------ ENTRIES ------
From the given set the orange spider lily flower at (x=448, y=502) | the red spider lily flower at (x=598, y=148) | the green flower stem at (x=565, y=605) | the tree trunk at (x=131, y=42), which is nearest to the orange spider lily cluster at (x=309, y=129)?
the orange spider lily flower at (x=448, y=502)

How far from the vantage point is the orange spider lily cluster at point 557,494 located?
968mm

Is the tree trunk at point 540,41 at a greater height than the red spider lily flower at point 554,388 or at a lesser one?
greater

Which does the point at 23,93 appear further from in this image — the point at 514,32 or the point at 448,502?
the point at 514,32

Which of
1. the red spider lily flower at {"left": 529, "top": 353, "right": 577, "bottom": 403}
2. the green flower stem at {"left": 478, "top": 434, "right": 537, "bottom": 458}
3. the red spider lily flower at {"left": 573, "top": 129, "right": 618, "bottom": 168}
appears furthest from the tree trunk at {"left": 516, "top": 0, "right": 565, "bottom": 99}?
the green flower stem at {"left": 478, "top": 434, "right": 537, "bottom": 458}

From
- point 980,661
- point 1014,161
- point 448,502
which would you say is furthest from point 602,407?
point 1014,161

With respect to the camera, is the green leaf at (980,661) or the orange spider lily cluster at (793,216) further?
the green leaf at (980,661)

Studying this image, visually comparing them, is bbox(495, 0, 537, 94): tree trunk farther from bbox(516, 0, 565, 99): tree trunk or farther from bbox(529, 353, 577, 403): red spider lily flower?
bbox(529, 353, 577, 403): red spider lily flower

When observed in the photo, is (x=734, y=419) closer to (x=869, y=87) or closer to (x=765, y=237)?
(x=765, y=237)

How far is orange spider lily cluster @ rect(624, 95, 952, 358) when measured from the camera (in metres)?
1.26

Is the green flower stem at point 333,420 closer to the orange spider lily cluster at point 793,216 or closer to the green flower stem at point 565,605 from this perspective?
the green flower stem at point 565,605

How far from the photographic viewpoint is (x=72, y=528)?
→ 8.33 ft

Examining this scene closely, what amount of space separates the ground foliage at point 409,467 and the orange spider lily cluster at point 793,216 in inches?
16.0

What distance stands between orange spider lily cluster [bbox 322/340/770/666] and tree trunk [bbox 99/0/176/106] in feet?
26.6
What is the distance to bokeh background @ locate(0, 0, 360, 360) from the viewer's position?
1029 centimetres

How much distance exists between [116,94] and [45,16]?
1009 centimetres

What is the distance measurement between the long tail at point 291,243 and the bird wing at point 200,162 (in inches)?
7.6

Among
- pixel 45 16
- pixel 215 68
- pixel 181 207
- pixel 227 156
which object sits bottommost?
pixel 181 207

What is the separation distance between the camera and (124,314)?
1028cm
------
**STATED EXERCISE**
Could you rewrite the listing as a numbered list, from the line containing "What is the distance measurement" through the end of the listing, both ends included and blank lines left out?

**TASK SOLUTION**
1. What is the distance measurement between the long tail at point 291,243 and the bird wing at point 200,162 (in inches)?
2. 7.6
3. Among
4. - pixel 45 16
5. - pixel 215 68
6. - pixel 181 207
7. - pixel 227 156
8. which object sits bottommost?
9. pixel 181 207
10. What is the separation distance between the camera and (124,314)?
11. 1028cm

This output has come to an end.